Please find every line in the entries that contains the word "above" and copy each of those lines.
────
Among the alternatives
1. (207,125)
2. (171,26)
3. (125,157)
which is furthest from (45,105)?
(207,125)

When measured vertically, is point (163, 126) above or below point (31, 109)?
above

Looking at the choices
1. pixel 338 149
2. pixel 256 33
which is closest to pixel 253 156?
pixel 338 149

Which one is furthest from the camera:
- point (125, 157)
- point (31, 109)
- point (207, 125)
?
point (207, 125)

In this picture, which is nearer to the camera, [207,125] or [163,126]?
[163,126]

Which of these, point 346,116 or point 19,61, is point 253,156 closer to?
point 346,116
────
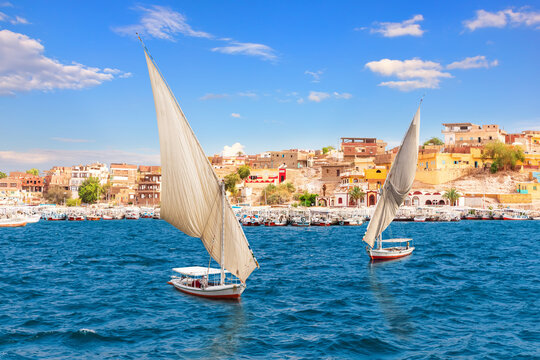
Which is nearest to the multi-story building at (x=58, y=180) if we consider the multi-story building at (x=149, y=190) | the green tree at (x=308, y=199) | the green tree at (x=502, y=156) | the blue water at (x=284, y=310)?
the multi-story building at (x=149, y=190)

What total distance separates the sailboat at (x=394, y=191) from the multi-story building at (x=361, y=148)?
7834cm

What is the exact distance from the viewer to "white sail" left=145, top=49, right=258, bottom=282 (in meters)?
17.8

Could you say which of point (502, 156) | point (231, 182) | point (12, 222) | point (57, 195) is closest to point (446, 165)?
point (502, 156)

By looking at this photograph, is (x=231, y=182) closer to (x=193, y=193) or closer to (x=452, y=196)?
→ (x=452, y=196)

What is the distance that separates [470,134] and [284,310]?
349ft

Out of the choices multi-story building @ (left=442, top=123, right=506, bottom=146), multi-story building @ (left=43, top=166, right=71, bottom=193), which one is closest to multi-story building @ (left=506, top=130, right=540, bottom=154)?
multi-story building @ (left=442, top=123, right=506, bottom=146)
────
- **Worked answer**:
When measured vertically, is point (163, 126) above or below point (31, 109)?
above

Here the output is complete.